What is being asked: From the biography of Mikhail Astashov below, list in order each sport he took up, starting with badminton and ending with the one that replaced athletics.

Source:
[Begin]
Mikhail Yevgenyevich Astashov (; born 16 October 1988) is a Russian Paralympic track cyclist and road cyclist, as well as a paratriathlete. He is a two-time Paralympic champion.

Biography
Astashov was born 16 October 1988 in the village of Khandagay. When he was a few days old, he was taken away from his parents, after physicians and aid workers urged them to send him to a baby house, wondering, why they need such a child without hands and feet and assuring them, he won't live long anyway. When he was five he was sent to an orphanage. The time which he spent in the orphanage was positive; Astashov learned all the regular tasks, including walking. Beside that, he practiced different kind of sports, the first one being badminton, which he had to abandon due to lack of support in Ulan-Ude. Then he tried swimming and table tennis, collecting success there, before switching to athletics, which he replaced with paratriathlon (swimming, cycling and walking). He stayed in the orphanage until the age of 18, when he started off searching his family which he eventually found; his mother and father, as well as two brothers were proud and happy to see him return to the family.

Astashov enrolled at the East-Siberian Institute for Culture. Apart from being a successful cyclist, he is a junior national champion in badminton, multitude national champion and record holder in swimming and athletics, a 2016 World Paratriathlon silver medalist. However, all his results were not noticed in Russia, and he did not gain a license for the Paralympics. Searching for financial support, he met Anton Shipulin, former biathlete and current State Duma deputy, in 2019. Shipulin found a solution to collect the needed money for the 2020 Summer Paralympics. But to qualify he should achieve good enough results to qualify for the Paralympics; this happened after he won podium places in several national and world championships and cups. Moreover, he also had the chance to take part in the triathlon competition, but the class in which he competes, PTS2, is not a sanctionized category in the Paralympics.
[End]
Material:
[Begin]
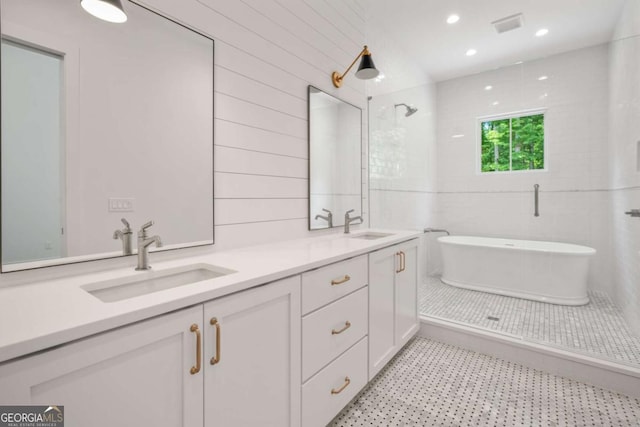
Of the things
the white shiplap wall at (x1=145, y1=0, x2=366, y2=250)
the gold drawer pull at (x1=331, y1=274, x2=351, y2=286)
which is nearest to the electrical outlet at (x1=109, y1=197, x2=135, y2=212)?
[End]
Solution to the exercise:
1. Badminton
2. Swimming
3. Table tennis
4. Athletics
5. Paratriathlon